26 Haziran 2013 Çarşamba

Tam Zamanı...

 

     3 yıllık uzun, yorucu ve kutuplaştırıcı bir sürecin acısı ile tatlısı ile sonuna gelmiş bulunmaktayız. Süreçte olayın bütün aktörleri büyük yada küçük hatalar yaptı. Kısacası sürecin hiçbir anı iyi yönetilemedi. Tüm takım taraftarları formalarını üzerinden çıkarıp objektif düşünemediği için, aslında kendinin de tasvip etmeyeeği birçok şeyi meşru gördü. Hatta partilerinin adı "Adalet" ile başlamasına rağmen olaya müdahil olan siyasetçiler belki oy kaygısı, belki de renk sevdasından dolayı akla mantığa tamamen aykırı cümleler kurdular. Netice itibariyle kendi içimizde bir şekilde ört-bas ettiğimizi zannettiğimiz bu olayı, tabii olduğumuzu unuttuğumuz bir kurum tarafından öyle yada böyle cezalandırıldı.


      Peki şimdi ne olacak? Muhtemelen bir üst mahkemelere-kurullara başvurularak ceza kaldırılmaya yada hafifletilmeye çalışılacak.
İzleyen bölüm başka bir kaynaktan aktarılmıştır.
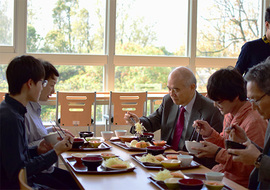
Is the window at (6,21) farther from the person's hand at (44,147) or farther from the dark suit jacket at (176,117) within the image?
the person's hand at (44,147)

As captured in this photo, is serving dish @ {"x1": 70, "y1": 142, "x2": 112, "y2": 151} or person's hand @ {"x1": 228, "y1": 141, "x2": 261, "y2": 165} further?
serving dish @ {"x1": 70, "y1": 142, "x2": 112, "y2": 151}

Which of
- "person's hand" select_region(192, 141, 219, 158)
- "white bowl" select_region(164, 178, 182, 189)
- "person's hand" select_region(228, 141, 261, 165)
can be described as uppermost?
"person's hand" select_region(228, 141, 261, 165)

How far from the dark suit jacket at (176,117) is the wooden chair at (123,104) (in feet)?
5.30

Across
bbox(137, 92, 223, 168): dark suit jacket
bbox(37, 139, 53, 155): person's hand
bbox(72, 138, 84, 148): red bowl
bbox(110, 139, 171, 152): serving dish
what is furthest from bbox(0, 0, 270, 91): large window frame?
bbox(37, 139, 53, 155): person's hand

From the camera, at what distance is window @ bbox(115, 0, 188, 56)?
6.04 meters

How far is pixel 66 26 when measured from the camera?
577 centimetres

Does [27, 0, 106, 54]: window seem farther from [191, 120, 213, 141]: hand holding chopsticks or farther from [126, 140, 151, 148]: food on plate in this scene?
[191, 120, 213, 141]: hand holding chopsticks

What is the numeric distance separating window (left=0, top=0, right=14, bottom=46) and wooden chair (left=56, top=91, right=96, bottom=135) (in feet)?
4.73

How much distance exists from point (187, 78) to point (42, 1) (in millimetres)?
3345

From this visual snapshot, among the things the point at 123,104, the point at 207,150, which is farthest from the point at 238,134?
the point at 123,104

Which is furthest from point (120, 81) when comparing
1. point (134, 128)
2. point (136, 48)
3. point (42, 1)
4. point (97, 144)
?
point (97, 144)

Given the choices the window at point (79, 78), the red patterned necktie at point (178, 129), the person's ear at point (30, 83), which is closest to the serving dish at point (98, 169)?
the person's ear at point (30, 83)

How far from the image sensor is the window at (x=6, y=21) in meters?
5.47

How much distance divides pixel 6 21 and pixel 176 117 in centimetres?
346
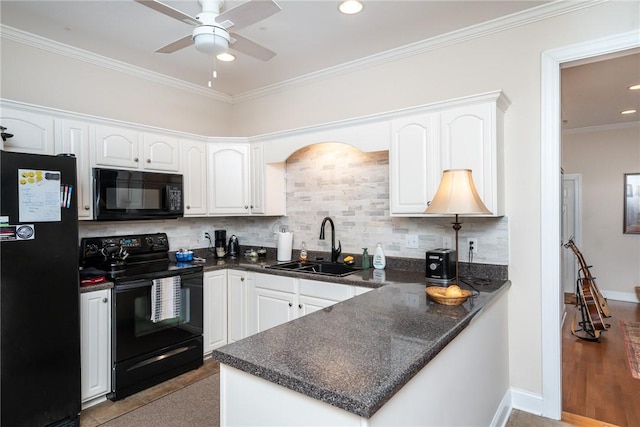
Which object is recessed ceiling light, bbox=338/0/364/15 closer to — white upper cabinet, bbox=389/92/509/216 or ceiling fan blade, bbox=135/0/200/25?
white upper cabinet, bbox=389/92/509/216

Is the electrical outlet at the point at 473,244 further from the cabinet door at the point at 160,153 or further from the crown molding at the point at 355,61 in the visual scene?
the cabinet door at the point at 160,153

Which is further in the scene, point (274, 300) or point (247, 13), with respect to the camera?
point (274, 300)

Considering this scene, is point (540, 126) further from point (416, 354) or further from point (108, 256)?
point (108, 256)

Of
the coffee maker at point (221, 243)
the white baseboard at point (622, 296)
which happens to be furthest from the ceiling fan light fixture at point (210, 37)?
the white baseboard at point (622, 296)

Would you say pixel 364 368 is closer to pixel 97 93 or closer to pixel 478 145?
pixel 478 145

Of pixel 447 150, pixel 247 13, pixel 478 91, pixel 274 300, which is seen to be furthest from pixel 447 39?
pixel 274 300

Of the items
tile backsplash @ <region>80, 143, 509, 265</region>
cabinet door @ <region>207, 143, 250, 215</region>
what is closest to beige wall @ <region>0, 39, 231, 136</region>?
cabinet door @ <region>207, 143, 250, 215</region>

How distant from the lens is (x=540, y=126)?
2.49 metres

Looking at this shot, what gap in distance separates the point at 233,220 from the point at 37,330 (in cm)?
231

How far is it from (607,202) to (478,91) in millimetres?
4576

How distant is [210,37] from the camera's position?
204cm

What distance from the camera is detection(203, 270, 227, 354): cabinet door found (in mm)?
3309

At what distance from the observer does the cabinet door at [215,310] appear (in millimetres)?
3309

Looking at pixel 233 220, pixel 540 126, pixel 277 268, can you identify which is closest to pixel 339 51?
pixel 540 126
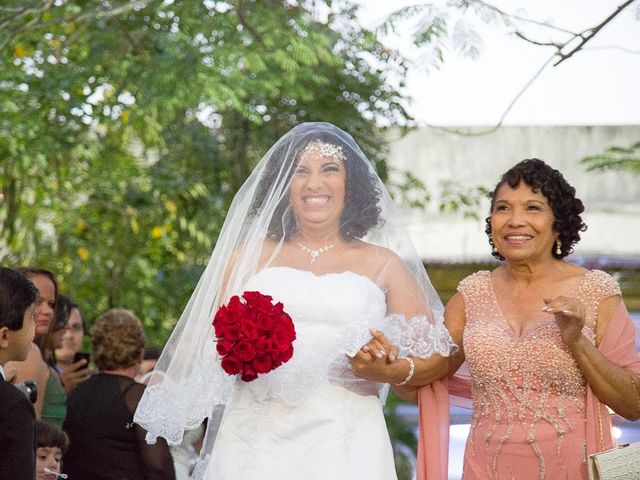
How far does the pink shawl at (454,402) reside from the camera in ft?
17.0

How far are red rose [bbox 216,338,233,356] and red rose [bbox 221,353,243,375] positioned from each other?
0.02 metres

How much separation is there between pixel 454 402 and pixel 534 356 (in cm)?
74

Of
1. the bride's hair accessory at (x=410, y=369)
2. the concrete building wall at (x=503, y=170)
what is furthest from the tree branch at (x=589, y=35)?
the concrete building wall at (x=503, y=170)

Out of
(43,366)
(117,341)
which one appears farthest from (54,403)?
(117,341)

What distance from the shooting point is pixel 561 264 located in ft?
18.1

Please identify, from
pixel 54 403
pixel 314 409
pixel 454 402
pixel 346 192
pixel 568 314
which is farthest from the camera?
pixel 54 403

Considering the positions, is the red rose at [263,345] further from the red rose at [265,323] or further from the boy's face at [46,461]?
the boy's face at [46,461]

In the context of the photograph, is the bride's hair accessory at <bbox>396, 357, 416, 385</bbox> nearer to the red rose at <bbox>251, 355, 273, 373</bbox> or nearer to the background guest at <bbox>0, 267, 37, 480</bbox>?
the red rose at <bbox>251, 355, 273, 373</bbox>

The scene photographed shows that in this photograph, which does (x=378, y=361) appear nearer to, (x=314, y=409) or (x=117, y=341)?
(x=314, y=409)

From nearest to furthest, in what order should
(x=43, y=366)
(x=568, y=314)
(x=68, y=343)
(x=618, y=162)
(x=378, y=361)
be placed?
(x=568, y=314), (x=378, y=361), (x=43, y=366), (x=68, y=343), (x=618, y=162)

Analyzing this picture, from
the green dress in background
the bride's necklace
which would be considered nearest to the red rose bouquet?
the bride's necklace

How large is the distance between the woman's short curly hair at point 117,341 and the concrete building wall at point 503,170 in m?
6.27

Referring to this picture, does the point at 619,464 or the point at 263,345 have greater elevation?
the point at 263,345

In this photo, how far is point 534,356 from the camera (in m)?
5.25
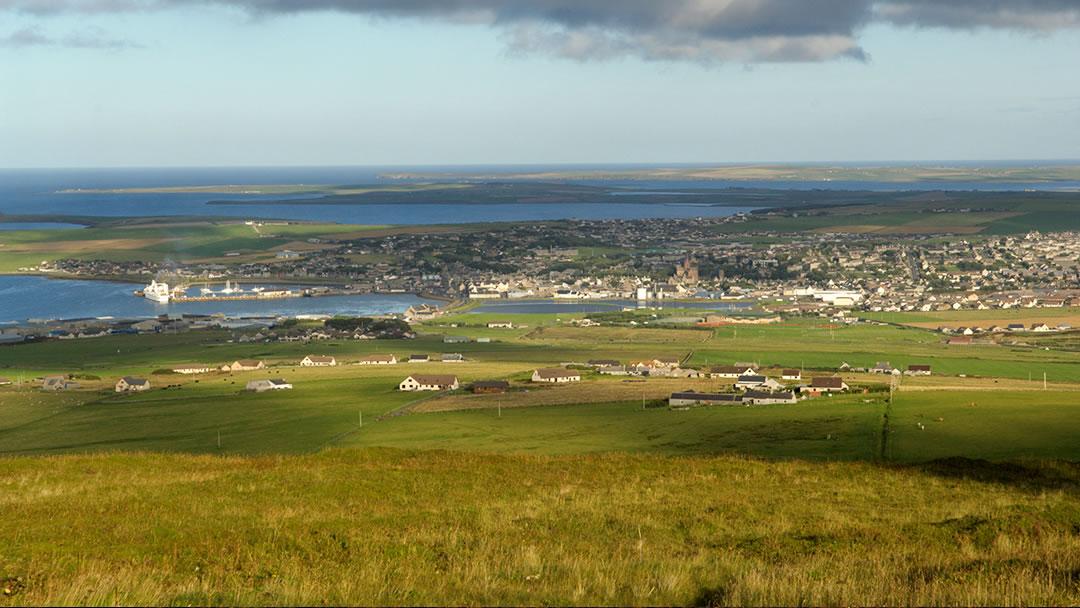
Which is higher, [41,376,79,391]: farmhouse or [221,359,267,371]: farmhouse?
[41,376,79,391]: farmhouse

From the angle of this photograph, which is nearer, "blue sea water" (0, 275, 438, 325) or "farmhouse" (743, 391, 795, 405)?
"farmhouse" (743, 391, 795, 405)

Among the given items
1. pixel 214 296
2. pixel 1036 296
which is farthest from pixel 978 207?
pixel 214 296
Umarım da başarılı olur. Ancak benim için önemli olan bizim yani taraftarın gereken cezayı gereken kişilere vermesidir. Artık hiç bir taraftarın "benim kulübüm temizdir" diyebileceğini düşünmediğimden, kulüplerimizi babalarının malı zannedip tüm dünyaya rezil eden bu ahlak yoksunu insanlara yakışan tepkiyi vermemiz gerekir. Tesis kazandırmanın, stadyum yapmanın, borç eksiltmenin asli görevleri olmasına rağmen bunlarla övünerek kulüpleri kendinin zanneden bu insanlara o kulüplerinin bizlerin olduğunu hatırlatmanın tam zamanı. Kulüp yönetemediği aşikar olan zengin çocuğuna, ülke futbolunu hiç yönetemeyeceğini, sadece kendini ilgilendiren iş olan tüp satmaya dönmesi gerektiğini suratına vurmanın tam zamanı.


        En önemlisi artık insanlığımıza yeniden dönmenin tam zamanı. "Başarı gelsin de nasıl olursa olsun", Ne adaleti ya?", "Zamanında da siz yaptınız, yapmayan mı var?", "Adam olsaydınız da siz de yapsaydınız." gibi cümlelerden sıyrılıp "Ayıp ya." , Hiç mi Allah korkun yok?" , "Kul hakkı yenilir mi? ,  "Bu iş yanlış arkadaş." gibi daha hakkaniyetli cümleleri tercih etmenin tam zamanı. Özellike son zamanlarda unuttuğumuz "Özür dilerim." cümlesini ara sıra kullanmanın tam zamanı.  Gole, penaltıya, galibiyete, şampiyonluğa içimize sine sine sevinmenin, kaybeden rakibimize "Vay salaklar!" yerine "Bu sefer biz kazandık, bir dahakine siz kazanabilirsiniz" demenin tam zamanı. Takımlarımız yabancılarla oynarken taktığımız yabancı takım kaşkollarını, formalarını çıkarmanın, bu takımların aşığı olduğumuz ülkenin takımları olduğunu hatırlamanın tam zamanı.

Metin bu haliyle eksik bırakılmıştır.